The confession by Transport Minister Patrick McLoughlin that the tender process for the West Coast Main Line rail franchise was flawed and he was scrapping the whole process was bad enough. The manner in which it emerged merely adds to the sense of chaos engulfing the Department for Transport (DfT).

The decision to suspend three members of staff, admit culpability, and restart the whole competition at a cost to taxpayers of up to £50m has implications that stretch far beyond the Glasgow to London railway line.

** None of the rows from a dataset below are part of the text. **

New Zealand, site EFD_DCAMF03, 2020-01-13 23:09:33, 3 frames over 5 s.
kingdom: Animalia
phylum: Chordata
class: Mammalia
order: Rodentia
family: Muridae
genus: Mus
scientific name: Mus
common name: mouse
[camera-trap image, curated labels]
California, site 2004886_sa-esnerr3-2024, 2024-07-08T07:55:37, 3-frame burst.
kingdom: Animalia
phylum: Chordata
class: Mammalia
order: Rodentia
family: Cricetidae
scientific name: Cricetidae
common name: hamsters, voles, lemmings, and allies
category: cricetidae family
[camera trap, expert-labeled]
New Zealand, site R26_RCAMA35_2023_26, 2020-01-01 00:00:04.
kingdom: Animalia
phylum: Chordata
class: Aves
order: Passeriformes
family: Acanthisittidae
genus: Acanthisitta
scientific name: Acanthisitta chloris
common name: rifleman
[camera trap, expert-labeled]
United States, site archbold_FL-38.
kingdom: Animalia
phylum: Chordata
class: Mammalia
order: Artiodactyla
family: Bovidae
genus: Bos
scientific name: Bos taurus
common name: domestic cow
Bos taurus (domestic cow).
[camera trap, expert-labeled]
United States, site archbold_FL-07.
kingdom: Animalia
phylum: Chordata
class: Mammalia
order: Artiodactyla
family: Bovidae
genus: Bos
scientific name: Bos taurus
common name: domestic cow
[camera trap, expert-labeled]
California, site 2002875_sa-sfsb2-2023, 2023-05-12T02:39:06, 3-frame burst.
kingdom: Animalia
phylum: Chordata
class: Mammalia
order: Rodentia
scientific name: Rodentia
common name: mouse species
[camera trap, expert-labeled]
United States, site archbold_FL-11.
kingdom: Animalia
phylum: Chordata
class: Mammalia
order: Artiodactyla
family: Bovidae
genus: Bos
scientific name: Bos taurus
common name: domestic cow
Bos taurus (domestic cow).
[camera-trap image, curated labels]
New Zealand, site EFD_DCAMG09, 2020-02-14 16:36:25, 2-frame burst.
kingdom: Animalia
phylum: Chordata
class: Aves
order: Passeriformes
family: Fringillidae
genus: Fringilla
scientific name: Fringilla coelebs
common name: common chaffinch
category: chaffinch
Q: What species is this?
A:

Plans to hand over the franchise from Virgin Trains to First Group on December 9 will not now go ahead, Mr McLoughlin says, because of "deeply regrettable and completely unacceptable mistakes made by my department". He has announced two independent reviews – one into the West Coast franchise competition and another into the wider DfT rail franchise programme.

Both are welcome. The first must not just establish where the process was flawed. It is already relatively clear that the financial risk involved in the rival bids from Virgin and First Group was not properly calculated at the DfT, in a way that made the awarding of the contract to First for £5.5bn indefensible.

But this is not the only issue. Not only did ministers and civil servants oversee a fatally flawed procedure, they continued to defend it bullishly when asked to rethink, first by Virgin Trains, and subsequently by the transport select committee and a public petition which attracted 150,000 signatures. Indeed it was only when Virgin insisted on a judicial review that the DfT appears to have looked closely enough to spot its mistakes, resulting in that panicky late-night climbdown.

So the first review must be full and transparent. It should explore why the DfT is so dysfunctional – there is a suspicion that a high ministerial turnover and understaffing have contributed to its problems. This was the first major test of the Coalition Government's new approach of giving private companies more freedom in how they approach such bids and it has been a fiasco.

The review must also explain why taxpayers will face a bill for the costs of the four bidders who took part in the flawed competition, and could have been exposed to potentially much greater costs if the contract had been awarded and subsequently collapsed.

For this is not the first time these processes have gone badly wrong. In 2009 taxpayers were left to pick up the tab when National Express surrendered the East Coast Intercity passenger franchise, unable to deliver the bid it had made. Directly Operated Railways now runs that franchise on behalf of the Government. It had already been mobilised by the DfT to manage the West Coast line in the event that legal challenges prevented First Group from taking over in December.

Ministers must act urgently to get a grip on the situation and produce a franchise tender model that is fair, transparent and protects the taxpayer.

The paradox for a Tory-led coalition is that a renationalised East Coast Line is performing well for the taxpayer and rail passengers. This is another source of embarrassment for the Prime Minister, whose party began the benighted rail privatisation programme under John Major.